Task to complete ▸
Each record that follows is to be output in full, precisely as written.

Study material ▸
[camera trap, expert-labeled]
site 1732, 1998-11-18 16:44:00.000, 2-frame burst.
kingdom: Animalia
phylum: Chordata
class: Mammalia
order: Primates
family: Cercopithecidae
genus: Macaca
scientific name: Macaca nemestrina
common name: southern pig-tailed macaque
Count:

Answer for this exercise ▸
[camera trap, expert-labeled]
site 1732, 1998-11-18 16:44:00.000, 2-frame burst.
kingdom: Animalia
phylum: Chordata
class: Mammalia
order: Primates
family: Cercopithecidae
genus: Macaca
scientific name: Macaca nemestrina
common name: southern pig-tailed macaque
Count:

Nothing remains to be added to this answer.